> Assigned task
Find the line with "Horror Escape Walkthrough" in the entries below. Repeat it, every following line, and the line with "Dvd Original Do", exactly and with nothing added.

> Data for analysis

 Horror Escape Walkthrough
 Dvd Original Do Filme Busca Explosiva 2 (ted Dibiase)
...
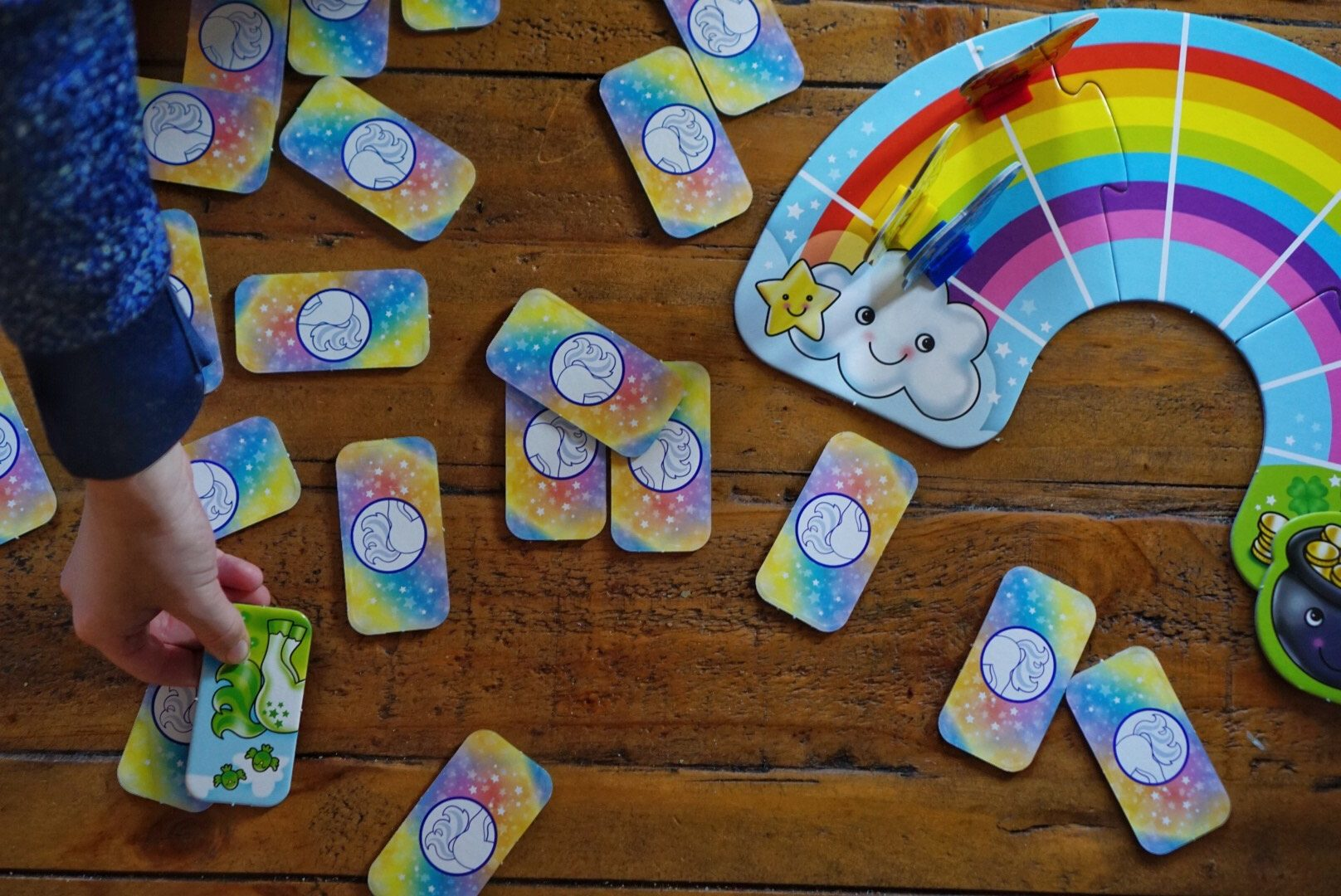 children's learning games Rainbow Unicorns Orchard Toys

> Response area
 Horror Escape Walkthrough
 Dvd Original Do Filme Busca Explosiva 2 (ted Dibiase)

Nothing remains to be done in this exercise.